INSTRUCTIONS FOR THE TASK: Please format the records below as a JSON list of strings, one string per line with blank lines omitted, beginning at the line that contains "At a greater" and continuing through the end of the records.

++++ MATERIAL SHOWN

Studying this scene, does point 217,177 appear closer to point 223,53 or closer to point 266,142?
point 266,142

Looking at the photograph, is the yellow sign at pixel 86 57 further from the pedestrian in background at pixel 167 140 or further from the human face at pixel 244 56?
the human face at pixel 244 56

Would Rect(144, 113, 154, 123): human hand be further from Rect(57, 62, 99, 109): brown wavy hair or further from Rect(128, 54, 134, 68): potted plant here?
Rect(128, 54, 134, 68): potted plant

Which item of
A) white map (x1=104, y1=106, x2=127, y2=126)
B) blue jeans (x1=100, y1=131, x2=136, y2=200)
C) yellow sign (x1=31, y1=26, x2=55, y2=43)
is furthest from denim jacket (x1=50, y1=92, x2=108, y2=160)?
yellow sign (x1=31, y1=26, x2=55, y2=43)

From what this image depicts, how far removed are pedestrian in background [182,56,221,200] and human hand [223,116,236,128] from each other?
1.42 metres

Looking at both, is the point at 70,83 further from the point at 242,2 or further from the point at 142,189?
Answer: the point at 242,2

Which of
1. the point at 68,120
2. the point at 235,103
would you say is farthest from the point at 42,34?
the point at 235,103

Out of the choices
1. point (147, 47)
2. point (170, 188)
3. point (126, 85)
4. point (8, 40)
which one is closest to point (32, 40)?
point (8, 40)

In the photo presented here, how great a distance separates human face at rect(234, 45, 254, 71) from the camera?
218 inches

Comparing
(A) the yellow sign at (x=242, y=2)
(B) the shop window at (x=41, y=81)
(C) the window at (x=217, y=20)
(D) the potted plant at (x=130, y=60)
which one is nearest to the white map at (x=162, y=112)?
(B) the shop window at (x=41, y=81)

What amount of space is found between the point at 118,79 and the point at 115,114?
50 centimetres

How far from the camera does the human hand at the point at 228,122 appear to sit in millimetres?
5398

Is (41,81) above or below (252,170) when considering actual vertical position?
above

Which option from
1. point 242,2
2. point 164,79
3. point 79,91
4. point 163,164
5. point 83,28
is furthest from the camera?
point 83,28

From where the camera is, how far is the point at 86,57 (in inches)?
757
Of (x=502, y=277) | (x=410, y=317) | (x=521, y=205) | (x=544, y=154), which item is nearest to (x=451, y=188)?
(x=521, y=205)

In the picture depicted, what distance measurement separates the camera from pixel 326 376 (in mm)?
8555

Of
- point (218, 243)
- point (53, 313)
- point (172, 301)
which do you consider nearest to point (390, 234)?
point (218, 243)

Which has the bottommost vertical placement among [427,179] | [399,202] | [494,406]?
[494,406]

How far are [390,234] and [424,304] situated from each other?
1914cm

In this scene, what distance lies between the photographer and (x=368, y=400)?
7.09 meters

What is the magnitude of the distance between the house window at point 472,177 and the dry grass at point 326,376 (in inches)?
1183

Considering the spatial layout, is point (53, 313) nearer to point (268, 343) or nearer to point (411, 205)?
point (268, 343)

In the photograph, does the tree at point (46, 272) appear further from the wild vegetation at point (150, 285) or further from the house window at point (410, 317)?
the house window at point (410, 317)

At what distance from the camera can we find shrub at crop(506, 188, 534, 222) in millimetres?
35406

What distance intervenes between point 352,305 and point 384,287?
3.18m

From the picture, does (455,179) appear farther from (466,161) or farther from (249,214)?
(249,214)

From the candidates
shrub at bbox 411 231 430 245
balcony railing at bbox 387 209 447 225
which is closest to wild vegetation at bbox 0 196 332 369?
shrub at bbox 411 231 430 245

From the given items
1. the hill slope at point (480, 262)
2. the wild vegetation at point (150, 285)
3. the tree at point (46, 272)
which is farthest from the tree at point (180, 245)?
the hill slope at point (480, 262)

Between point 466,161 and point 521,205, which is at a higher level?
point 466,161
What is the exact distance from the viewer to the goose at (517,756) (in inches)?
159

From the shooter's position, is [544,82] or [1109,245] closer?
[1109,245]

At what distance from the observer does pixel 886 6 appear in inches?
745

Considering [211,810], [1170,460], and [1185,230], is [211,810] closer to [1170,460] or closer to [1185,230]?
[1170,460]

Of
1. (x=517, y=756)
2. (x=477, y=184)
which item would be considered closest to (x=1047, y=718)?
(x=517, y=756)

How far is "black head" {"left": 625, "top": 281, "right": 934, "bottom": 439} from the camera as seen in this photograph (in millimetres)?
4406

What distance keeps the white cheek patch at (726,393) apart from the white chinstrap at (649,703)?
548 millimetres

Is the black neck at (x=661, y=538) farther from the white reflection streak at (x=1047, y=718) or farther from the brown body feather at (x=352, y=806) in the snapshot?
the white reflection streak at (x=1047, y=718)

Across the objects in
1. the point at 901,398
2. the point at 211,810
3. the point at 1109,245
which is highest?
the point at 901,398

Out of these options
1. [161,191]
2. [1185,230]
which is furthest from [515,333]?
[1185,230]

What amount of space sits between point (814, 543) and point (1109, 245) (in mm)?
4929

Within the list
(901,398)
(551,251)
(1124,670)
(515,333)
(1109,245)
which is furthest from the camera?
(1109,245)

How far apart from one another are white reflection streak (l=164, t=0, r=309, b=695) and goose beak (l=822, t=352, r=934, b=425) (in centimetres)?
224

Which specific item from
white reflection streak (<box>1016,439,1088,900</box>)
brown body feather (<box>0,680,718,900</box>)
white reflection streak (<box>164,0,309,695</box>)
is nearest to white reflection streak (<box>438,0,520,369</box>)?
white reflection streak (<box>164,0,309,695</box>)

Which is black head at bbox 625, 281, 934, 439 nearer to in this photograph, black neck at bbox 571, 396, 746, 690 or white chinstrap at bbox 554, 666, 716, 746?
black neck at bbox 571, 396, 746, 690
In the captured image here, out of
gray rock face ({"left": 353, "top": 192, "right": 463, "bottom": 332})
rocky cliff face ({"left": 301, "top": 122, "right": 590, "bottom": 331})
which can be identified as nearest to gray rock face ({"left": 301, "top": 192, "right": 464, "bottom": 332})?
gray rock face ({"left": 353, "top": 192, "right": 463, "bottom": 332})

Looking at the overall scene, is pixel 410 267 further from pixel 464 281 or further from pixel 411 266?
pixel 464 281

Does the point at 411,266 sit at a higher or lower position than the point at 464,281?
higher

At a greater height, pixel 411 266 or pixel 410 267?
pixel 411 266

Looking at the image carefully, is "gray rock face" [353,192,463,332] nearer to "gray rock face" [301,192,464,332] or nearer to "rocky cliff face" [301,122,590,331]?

++++++++

RESULT:
[
  "At a greater height, pixel 411 266 or pixel 410 267?",
  "pixel 411 266",
  "Looking at the image carefully, is \"gray rock face\" [353,192,463,332] nearer to \"gray rock face\" [301,192,464,332] or nearer to \"rocky cliff face\" [301,122,590,331]?"
]